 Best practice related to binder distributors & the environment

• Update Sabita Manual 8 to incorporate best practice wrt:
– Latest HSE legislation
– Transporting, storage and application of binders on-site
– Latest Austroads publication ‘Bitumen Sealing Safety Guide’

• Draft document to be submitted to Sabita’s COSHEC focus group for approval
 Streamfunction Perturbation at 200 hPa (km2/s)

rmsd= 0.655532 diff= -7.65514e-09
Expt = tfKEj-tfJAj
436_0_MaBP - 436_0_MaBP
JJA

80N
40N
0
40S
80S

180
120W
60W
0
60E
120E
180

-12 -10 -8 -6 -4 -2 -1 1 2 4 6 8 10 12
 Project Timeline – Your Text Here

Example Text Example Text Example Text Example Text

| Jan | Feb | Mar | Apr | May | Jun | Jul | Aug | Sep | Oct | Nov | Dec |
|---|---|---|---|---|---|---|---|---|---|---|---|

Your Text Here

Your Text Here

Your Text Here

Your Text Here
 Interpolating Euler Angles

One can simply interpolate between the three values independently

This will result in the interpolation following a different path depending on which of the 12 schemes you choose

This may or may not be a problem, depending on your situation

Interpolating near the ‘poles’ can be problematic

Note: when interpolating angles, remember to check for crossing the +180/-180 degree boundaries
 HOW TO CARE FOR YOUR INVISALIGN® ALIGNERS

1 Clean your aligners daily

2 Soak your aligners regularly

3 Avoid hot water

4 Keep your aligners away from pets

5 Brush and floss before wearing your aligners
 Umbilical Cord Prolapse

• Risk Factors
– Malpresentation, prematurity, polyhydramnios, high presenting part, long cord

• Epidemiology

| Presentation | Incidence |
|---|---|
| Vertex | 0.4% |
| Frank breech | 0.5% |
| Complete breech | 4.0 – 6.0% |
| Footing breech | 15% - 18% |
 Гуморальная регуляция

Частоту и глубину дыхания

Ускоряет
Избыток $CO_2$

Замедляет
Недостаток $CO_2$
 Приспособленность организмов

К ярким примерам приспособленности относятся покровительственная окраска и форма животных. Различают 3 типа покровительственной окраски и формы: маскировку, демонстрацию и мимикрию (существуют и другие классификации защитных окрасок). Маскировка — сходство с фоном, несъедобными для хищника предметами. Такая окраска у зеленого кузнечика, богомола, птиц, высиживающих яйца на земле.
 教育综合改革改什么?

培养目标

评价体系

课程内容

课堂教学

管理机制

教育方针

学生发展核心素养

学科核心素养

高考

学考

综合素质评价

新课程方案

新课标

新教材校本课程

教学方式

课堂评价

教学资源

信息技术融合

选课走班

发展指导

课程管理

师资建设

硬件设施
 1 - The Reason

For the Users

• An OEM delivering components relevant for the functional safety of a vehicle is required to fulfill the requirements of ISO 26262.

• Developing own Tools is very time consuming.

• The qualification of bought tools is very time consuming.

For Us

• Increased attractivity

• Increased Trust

━━━━━━━━

Problem to solve: Repeat the data precisely, reproducing every entry.

Result for this exercise:
 Best practice related to binder distributors & the environment

• Update Sabita Manual 8 to incorporate best practice wrt:
– Latest HSE legislation
– Transporting, storage and application of binders on-site
– Latest Austroads publication ‘Bitumen Sealing Safety Guide’

• Draft document to be submitted to Sabita’s COSHEC focus group for approval
 Streamfunction Perturbation at 200 hPa (km2/s)

rmsd= 0.655532 diff= -7.65514e-09
Expt = tfKEj-tfJAj
436_0_MaBP - 436_0_MaBP
JJA

80N
40N
0
40S
80S

180
120W
60W
0
60E
120E
180

-12 -10 -8 -6 -4 -2 -1 1 2 4 6 8 10 12
 Project Timeline – Your Text Here

Example Text Example Text Example Text Example Text

| Jan | Feb | Mar | Apr | May | Jun | Jul | Aug | Sep | Oct | Nov | Dec |
|---|---|---|---|---|---|---|---|---|---|---|---|

Your Text Here

Your Text Here

Your Text Here

Your Text Here
 Interpolating Euler Angles

One can simply interpolate between the three values independently

This will result in the interpolation following a different path depending on which of the 12 schemes you choose

This may or may not be a problem, depending on your situation

Interpolating near the ‘poles’ can be problematic

Note: when interpolating angles, remember to check for crossing the +180/-180 degree boundaries
 HOW TO CARE FOR YOUR INVISALIGN® ALIGNERS

1 Clean your aligners daily

2 Soak your aligners regularly

3 Avoid hot water

4 Keep your aligners away from pets

5 Brush and floss before wearing your aligners
 Umbilical Cord Prolapse

• Risk Factors
– Malpresentation, prematurity, polyhydramnios, high presenting part, long cord

• Epidemiology

| Presentation | Incidence |
|---|---|
| Vertex | 0.4% |
| Frank breech | 0.5% |
| Complete breech | 4.0 – 6.0% |
| Footing breech | 15% - 18% |
 Гуморальная регуляция

Частоту и глубину дыхания

Ускоряет
Избыток $CO_2$

Замедляет
Недостаток $CO_2$
 Приспособленность организмов

К ярким примерам приспособленности относятся покровительственная окраска и форма животных. Различают 3 типа покровительственной окраски и формы: маскировку, демонстрацию и мимикрию (существуют и другие классификации защитных окрасок). Маскировка — сходство с фоном, несъедобными для хищника предметами. Такая окраска у зеленого кузнечика, богомола, птиц, высиживающих яйца на земле.
 教育综合改革改什么?

培养目标

评价体系

课程内容

课堂教学

管理机制

教育方针

学生发展核心素养

学科核心素养

高考

学考

综合素质评价

新课程方案

新课标

新教材校本课程

教学方式

课堂评价

教学资源

信息技术融合

选课走班

发展指导

课程管理

师资建设

硬件设施
 1 - The Reason

For the Users

• An OEM delivering components relevant for the functional safety of a vehicle is required to fulfill the requirements of ISO 26262.

• Developing own Tools is very time consuming.

• The qualification of bought tools is very time consuming.

For Us

• Increased attractivity

• Increased Trust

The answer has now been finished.